Trotz des grössten Sparprogramms in der Geschichte des Landes ist die Zustimmung zum Präsidenten aber hoch geblieben. Laut einer Umfrage im Auftrag von Bloomberg News lag sie im Dezember bei 47 Prozent, ähnlich hoch wie bei seinem Amtsantritt. 

Dass Milei trotz der schwierigen Lage weiterhin Vertrauen geniesst, liegt auch daran, dass er seinen Wählern keine schönen Versprechungen gemacht, sondern im Gegenteil eine Rosskur angekündigt hat. In diesem Sinne ist er nicht der Populist, als den ihn viele Medien titulieren. 

Er ging ganz anders vor als die Peronisten, die vor jeder Wahl Geschenke machten und noch mehr versprachen. Mit der Folge, dass sich die Staatsausgaben und die Schulden erhöhten und man die Zentralbank Geld drucken liess. Regelmässige Staatspleiten und Umschuldungen waren das Ergebnis.

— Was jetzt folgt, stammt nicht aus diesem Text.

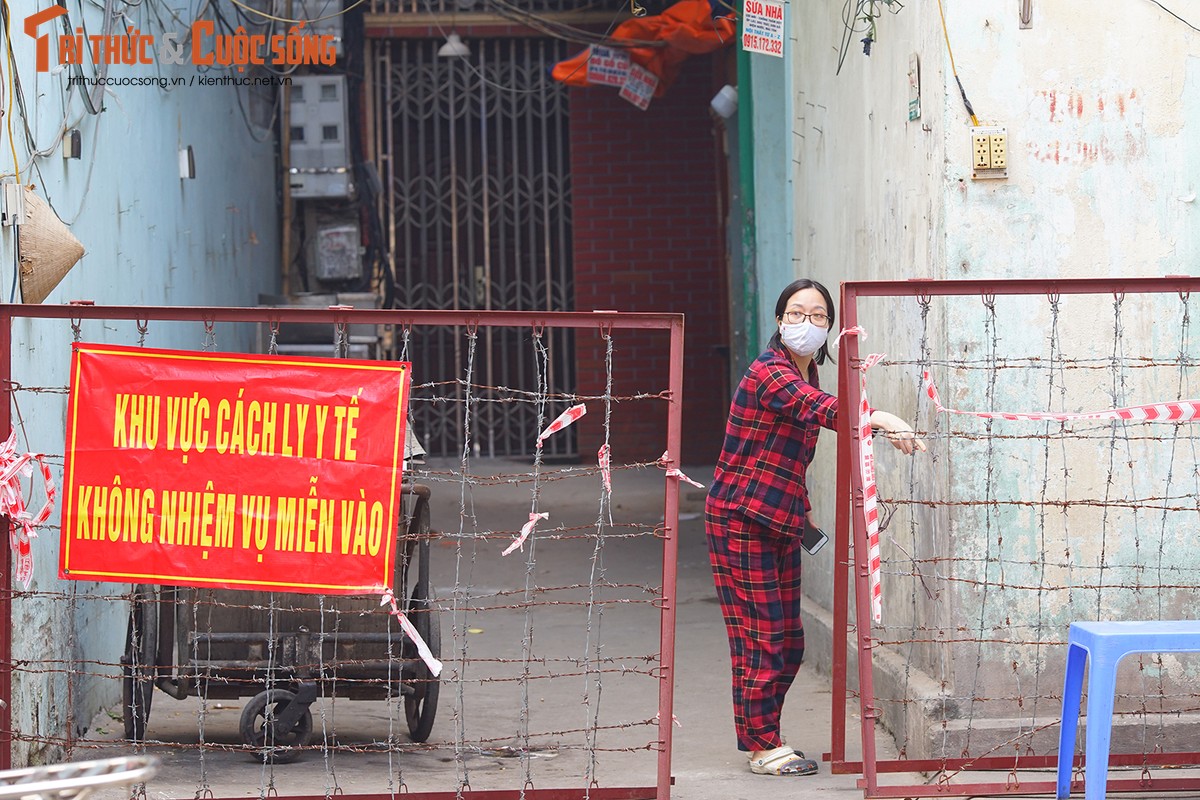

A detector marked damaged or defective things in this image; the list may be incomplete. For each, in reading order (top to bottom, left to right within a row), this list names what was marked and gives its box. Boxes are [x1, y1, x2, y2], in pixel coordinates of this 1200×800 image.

rusty metal frame [0, 304, 686, 800]
rusty metal frame [830, 277, 1200, 800]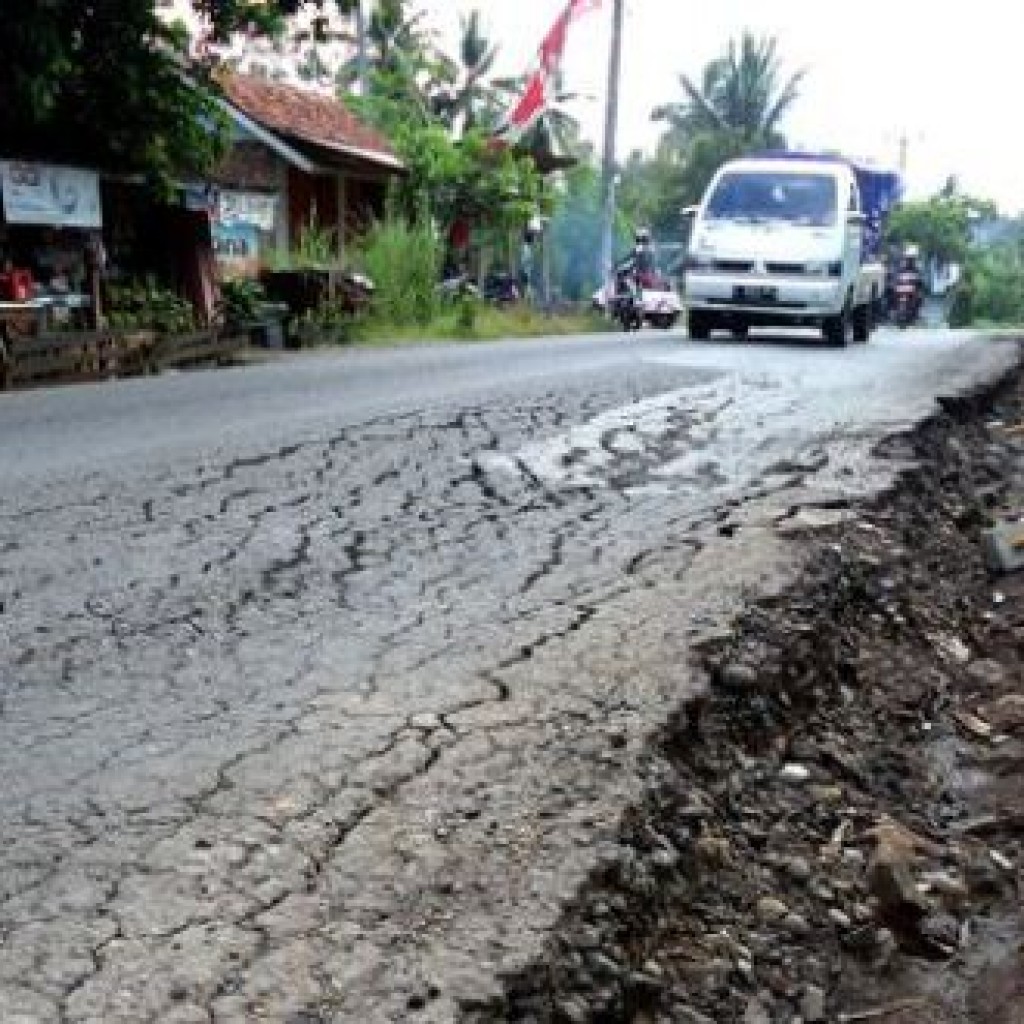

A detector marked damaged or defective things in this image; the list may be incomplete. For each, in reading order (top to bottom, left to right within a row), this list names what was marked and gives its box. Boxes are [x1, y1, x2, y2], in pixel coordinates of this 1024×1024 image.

cracked pavement [0, 331, 1015, 1019]
cracked asphalt road [0, 329, 1015, 1024]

Der Niedergang eines reichen Landes

Dabei galt Argentinien lange Zeit als reich. Buenos Aires war «das Paris Südamerikas», das Millionen von Europäern anzog. Bis 1947 gehörte Argentinien zu den 15 reichsten Ländern der Welt, gemessen am Bruttoinlandprodukt pro Kopf, wie die Daten des «Maddison Project» der Universität Groningen zeigen. Unter der Regierung von Juan Perón begann nach dem Zweiten Weltkrieg eine beispiellose Talfahrt nach unten. Heute steht Argentinien noch auf Rang 67 von 169 Ländern. 

«Nur ein langjähriges und systematisches Versagen der Politik, das sich über mehrere Regierungen hinweg fortsetzt, kann eine solch miserable Leistung erklären», schreiben die Ökonomen Sebastian Galiani von der Universität von Maryland und Santiago Afonso von der Universität Buenos Aires. Sie stimmen mit Milei überein, wo die Hauptprobleme liegen: die chronischen Haushaltsdefizite und die vielen von den Regierungen zugunsten von Sonderinteressen geschützten Märkte.

Das Land kann deshalb nicht einmal mehr mit seinen regionalen Nachbarn Schritt halten, die ihrerseits international schon hinterherhinken.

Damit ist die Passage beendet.